Today, a revolution is underway - yes, a revolution - which is touching the essential knots of human existence and requires a creative effort of thought and action. Both. The ways of understanding generating, being born and dying are structurally changing. The specificity of the human being in the whole of creation, his uniqueness towards other animals, and even his relationship with machines is questioned. But we cannot always and only limit ourselves to denial and criticism. Rather, we are asked to rethink the presence of the human being in the world in the light of the humanistic tradition: as a servant of life and not its master, as a builder of the common good with the values of solidarity and compassion.
This is why you have placed some essential questions at the center of your reflection. Alongside the question about God - which remains fundamental for human existence itself, as Benedict XVI often recalled - today the question about the human being himself and his identity is posed in a decisive way. What does it mean today to be a man and a woman as complementary persons and called to relationship? What is the meaning of the words "fatherhood" and "motherhood"? And then again, what is the specific condition of the human being, which makes him unique and unrepeatable with respect to machines and also to other animal species? What is your transcendent vocation? Where does your call to build social relationships with others come from?
Sacred Scripture offers us the essential coordinates to outline an anthropology of the human being in his relationship with God, in the complexity of the relationships between man and woman, and in the connection with the time and space in which he lives. Biblical humanism, in fruitful dialogue with the values of classical Greek and Latin thought, has given rise to a high vision regarding the human being, his origin and his ultimate destiny, his way of life on this earth. . This fusion between ancient and biblical wisdom remains a still fruitful paradigm.
However, biblical and classical humanism today must open up wisely to welcome, in a new creative synthesis, also the contributions of the contemporary humanistic tradition and that of other cultures.
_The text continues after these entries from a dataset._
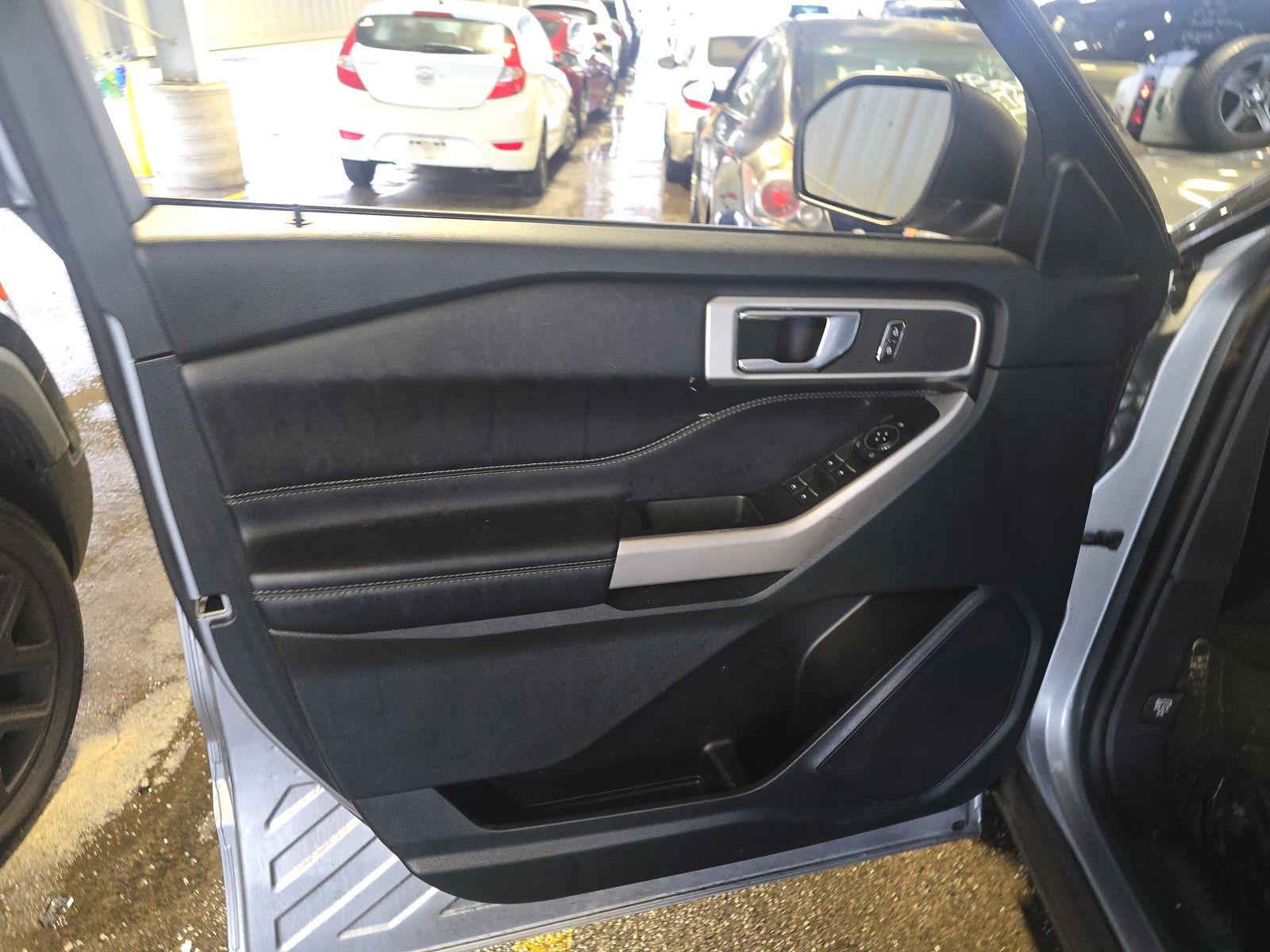 2024 Ford Explorer XLT AWD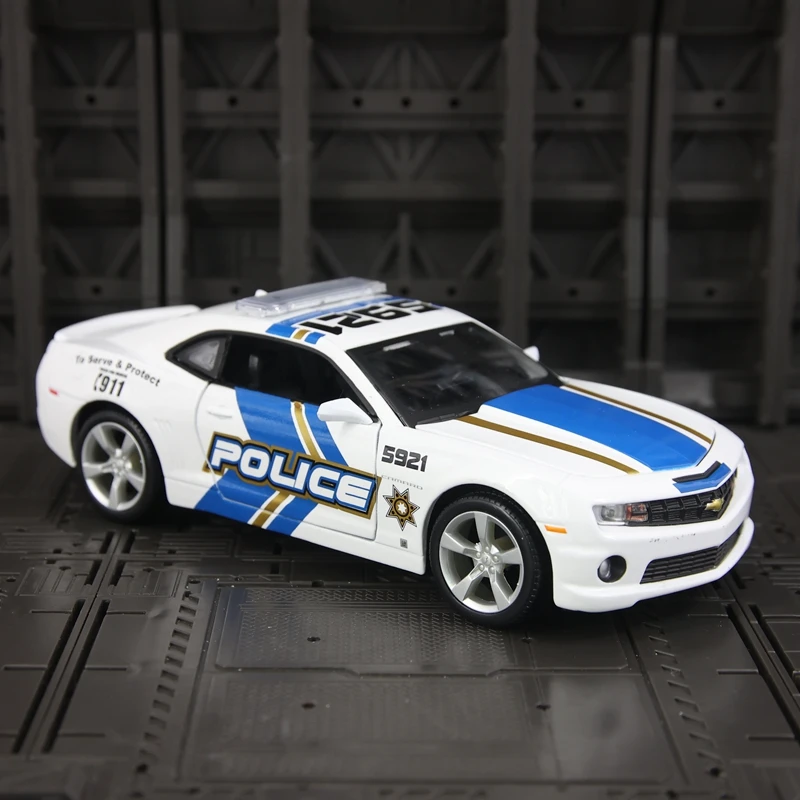 

Модель автомобиля Maisto 1:24, имитирующая Chevrolet Camaro SS RS, из сплава, с открывающимися дверями и капотом, для использования в качестве статического украшения.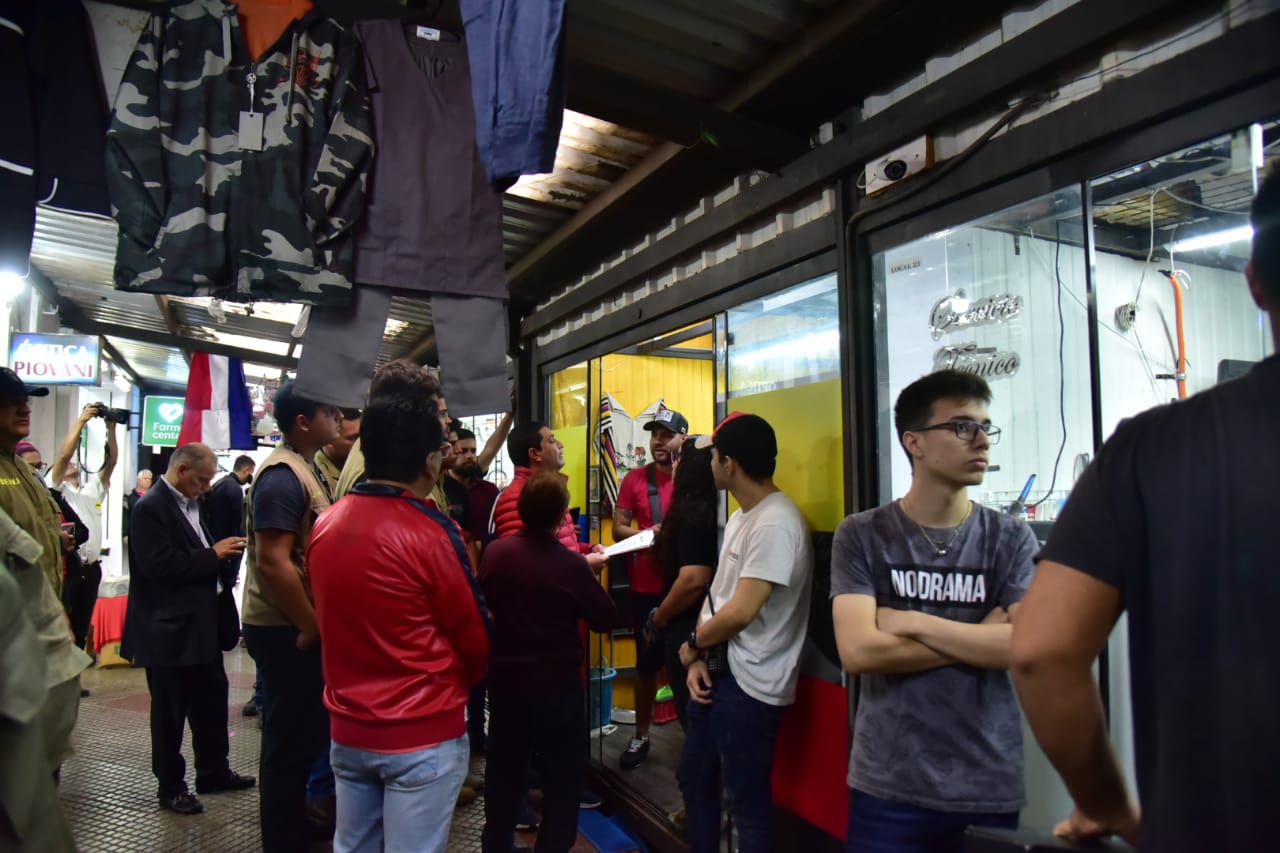 Mercado 4: Desalojan a permisionarios que arrendaban sus contenedores a terceros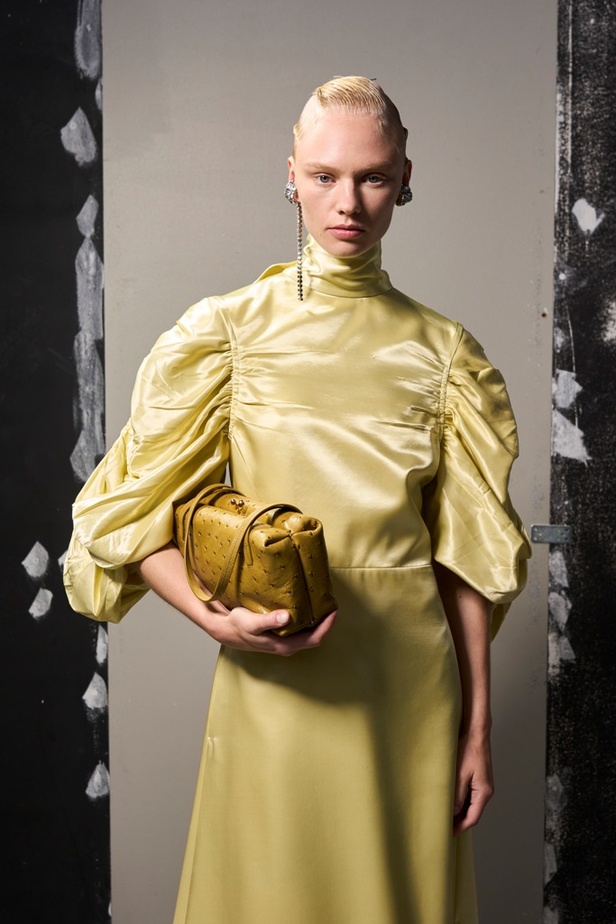 بساطة ودقة عالية في مجموعة Jil Sander لربيع وصيف 2024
I am thinking, for example, of the holistic vision of Asian cultures, for a search for inner harmony and with creation. Or to the solidarity proper to African cultures, to overcome the excessive individualism typical of Western culture. The anthropology of the Latin American peoples is also important, with a lively sense of family and celebration. As well as the cultures of indigenous peoples across the planet. There are, in these different cultures, forms of a humanism which, integrated into the European one inherited from the Greco-Roman civilization and transformed by the Christian vision, it becomes today the best tool to deal with the disturbing questions about the future of humanity. Indeed, "if the human being does not rediscover his true place, he does not adequately understand himself and ends up contradicting his own reality" (Enc. Laudato si ' , 115 ).
Dear Members and Consultors, all dear participants in the Plenary Assembly of the Pontifical Council for Culture, I confirm my support: today more than ever the world needs to rediscover the meaning and value of the human in relation to the challenges that must be faced Today we want to repeat those verses of a pagan: " Sunt lacrimae rerum et mentem mortalia tangunt".
I bless you from my heart, and I ask you to continue praying for me. Thank you very much!